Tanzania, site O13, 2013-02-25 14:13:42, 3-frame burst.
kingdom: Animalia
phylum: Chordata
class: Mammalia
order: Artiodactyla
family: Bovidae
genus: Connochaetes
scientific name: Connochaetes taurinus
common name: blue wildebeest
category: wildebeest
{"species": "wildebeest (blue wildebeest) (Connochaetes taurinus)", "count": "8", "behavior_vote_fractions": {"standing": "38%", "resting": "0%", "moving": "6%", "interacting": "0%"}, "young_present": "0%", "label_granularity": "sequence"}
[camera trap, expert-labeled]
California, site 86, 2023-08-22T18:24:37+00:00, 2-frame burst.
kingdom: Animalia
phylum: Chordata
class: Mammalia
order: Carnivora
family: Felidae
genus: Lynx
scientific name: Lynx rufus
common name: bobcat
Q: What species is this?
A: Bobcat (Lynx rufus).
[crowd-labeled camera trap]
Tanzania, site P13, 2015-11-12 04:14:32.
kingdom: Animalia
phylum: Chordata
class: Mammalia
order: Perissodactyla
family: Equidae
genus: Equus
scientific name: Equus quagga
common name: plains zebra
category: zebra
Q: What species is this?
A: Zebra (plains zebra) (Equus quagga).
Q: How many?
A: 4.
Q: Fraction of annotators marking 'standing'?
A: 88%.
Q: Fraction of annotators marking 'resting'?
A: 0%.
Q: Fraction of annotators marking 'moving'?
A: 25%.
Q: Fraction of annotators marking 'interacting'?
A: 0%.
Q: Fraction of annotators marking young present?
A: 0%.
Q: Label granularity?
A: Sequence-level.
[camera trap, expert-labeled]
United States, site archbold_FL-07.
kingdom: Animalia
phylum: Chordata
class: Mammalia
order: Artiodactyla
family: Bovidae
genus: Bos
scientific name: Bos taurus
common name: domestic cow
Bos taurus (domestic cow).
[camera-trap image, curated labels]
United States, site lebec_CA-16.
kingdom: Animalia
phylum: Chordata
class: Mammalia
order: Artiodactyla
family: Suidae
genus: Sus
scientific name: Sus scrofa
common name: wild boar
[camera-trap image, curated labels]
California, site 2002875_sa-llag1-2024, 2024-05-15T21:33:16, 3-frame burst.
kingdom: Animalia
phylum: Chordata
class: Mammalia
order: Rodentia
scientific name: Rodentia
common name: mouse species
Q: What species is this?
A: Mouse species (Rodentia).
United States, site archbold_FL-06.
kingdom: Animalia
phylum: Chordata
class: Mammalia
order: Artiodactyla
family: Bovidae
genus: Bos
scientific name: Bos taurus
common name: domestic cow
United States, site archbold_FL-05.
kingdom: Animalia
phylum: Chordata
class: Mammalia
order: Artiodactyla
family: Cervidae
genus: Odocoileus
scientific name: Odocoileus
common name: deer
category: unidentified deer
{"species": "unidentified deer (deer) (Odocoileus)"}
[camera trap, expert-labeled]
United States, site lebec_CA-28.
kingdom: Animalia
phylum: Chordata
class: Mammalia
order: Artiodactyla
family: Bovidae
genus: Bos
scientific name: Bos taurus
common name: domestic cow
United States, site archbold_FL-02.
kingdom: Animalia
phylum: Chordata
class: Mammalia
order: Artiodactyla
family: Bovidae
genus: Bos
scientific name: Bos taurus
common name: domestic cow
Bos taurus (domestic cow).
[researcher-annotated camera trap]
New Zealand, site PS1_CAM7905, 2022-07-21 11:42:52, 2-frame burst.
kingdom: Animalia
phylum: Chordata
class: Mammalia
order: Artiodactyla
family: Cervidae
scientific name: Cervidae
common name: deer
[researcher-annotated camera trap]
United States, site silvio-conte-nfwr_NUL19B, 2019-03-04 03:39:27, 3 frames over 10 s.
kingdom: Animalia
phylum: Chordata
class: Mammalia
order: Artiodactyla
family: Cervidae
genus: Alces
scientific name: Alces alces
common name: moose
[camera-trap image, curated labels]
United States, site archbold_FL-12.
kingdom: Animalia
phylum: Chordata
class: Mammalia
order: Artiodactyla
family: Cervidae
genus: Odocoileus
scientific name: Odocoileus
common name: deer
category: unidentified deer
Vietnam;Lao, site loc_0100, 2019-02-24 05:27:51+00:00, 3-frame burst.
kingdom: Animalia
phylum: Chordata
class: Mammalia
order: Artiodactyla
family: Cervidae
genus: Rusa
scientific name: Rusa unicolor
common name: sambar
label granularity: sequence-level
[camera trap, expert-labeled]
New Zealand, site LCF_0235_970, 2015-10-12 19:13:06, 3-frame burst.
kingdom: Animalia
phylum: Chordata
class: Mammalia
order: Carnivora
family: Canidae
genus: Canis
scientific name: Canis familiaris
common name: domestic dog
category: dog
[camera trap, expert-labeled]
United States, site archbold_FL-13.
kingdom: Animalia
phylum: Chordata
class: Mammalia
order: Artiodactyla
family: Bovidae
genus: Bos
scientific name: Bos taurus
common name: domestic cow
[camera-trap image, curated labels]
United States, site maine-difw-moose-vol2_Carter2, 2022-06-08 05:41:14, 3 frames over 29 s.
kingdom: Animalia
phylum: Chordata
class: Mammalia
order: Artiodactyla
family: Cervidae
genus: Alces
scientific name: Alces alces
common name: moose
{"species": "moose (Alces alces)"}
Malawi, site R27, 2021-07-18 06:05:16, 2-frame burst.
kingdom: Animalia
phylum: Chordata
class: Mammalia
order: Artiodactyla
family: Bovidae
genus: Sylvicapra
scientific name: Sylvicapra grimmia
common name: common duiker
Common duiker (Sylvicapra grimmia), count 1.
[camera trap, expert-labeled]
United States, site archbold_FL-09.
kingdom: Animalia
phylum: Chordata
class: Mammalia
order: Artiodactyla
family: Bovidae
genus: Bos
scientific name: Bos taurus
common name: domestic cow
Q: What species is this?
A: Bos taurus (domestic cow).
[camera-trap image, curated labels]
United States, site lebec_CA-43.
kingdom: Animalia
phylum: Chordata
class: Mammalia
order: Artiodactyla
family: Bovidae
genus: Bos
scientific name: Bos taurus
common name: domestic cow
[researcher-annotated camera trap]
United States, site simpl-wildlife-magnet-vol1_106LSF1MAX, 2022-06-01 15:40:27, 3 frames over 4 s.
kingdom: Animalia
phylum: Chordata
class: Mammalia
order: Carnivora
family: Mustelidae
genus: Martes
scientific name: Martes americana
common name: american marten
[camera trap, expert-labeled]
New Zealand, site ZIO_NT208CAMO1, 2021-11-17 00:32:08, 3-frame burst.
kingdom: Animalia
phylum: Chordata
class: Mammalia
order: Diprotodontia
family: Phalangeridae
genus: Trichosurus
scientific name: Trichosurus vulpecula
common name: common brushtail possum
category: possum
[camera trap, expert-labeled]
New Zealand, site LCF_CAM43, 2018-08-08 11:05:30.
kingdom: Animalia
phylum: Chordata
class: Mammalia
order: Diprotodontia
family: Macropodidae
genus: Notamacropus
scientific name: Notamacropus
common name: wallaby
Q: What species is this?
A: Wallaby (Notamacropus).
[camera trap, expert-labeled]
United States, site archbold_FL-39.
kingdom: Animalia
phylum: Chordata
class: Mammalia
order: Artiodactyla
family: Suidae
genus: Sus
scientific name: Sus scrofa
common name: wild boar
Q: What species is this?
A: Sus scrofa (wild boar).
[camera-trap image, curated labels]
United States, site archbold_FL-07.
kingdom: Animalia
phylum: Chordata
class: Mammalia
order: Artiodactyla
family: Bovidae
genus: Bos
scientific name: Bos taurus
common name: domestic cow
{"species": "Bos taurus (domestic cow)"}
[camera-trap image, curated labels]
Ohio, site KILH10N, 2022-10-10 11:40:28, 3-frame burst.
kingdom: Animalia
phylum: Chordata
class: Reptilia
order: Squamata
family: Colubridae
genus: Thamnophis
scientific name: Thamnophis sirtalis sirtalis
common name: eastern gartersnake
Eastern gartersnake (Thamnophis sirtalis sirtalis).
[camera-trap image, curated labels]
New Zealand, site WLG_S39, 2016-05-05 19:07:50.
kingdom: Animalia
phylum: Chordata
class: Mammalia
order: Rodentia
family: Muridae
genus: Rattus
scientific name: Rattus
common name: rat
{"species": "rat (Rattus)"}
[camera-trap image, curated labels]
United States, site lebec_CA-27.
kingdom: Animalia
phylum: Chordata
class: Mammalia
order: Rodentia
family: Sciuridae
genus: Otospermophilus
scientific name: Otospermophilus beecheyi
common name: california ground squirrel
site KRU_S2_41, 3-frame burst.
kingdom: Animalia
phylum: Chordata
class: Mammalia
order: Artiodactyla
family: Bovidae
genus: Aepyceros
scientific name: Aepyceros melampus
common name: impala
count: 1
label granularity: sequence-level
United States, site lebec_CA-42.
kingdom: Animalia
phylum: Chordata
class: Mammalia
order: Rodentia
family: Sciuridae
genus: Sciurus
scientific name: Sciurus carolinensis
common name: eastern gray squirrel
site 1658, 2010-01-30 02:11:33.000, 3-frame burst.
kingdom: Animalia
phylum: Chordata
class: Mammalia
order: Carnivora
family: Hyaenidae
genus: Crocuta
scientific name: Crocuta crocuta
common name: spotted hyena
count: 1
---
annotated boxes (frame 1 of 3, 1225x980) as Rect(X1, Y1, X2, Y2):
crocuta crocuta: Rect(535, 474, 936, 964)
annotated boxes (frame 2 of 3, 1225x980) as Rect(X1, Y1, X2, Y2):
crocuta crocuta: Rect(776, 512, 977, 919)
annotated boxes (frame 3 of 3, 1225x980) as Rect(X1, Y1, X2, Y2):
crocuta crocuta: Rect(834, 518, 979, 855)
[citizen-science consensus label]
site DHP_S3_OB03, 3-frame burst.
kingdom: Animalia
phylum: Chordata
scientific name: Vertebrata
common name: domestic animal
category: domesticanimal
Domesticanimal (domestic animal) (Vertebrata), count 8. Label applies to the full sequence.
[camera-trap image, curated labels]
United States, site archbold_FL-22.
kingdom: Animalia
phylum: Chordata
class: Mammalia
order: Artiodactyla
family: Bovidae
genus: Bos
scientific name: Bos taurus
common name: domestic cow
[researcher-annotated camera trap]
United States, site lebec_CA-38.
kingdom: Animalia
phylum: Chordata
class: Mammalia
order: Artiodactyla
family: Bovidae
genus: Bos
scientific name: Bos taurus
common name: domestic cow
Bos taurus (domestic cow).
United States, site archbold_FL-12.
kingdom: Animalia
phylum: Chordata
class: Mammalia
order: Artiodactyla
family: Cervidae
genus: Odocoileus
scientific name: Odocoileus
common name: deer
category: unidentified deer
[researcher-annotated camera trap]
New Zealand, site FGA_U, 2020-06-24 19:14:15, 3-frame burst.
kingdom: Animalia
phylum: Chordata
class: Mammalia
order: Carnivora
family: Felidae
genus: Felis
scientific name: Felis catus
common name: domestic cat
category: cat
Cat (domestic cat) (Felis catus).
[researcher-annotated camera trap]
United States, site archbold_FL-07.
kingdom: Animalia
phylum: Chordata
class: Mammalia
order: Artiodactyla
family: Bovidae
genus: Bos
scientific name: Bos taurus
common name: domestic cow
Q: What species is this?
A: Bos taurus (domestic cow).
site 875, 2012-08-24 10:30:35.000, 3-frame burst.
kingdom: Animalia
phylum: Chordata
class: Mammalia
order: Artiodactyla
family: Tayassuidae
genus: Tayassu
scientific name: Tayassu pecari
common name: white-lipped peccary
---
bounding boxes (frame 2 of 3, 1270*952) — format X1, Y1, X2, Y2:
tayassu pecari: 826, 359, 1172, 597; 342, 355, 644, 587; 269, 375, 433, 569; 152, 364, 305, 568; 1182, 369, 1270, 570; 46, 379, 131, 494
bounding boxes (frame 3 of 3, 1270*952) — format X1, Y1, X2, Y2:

Exercise requirements: Nothing should appear in the answer except the lines above from the line with "scientific name: Felis catus" through the line with "genus: Tayassu", both included, written out exactly.

Result:
scientific name: Felis catus
common name: domestic cat
category: cat
Cat (domestic cat) (Felis catus).
[researcher-annotated camera trap]
United States, site archbold_FL-07.
kingdom: Animalia
phylum: Chordata
class: Mammalia
order: Artiodactyla
family: Bovidae
genus: Bos
scientific name: Bos taurus
common name: domestic cow
Q: What species is this?
A: Bos taurus (domestic cow).
site 875, 2012-08-24 10:30:35.000, 3-frame burst.
kingdom: Animalia
phylum: Chordata
class: Mammalia
order: Artiodactyla
family: Tayassuidae
genus: Tayassu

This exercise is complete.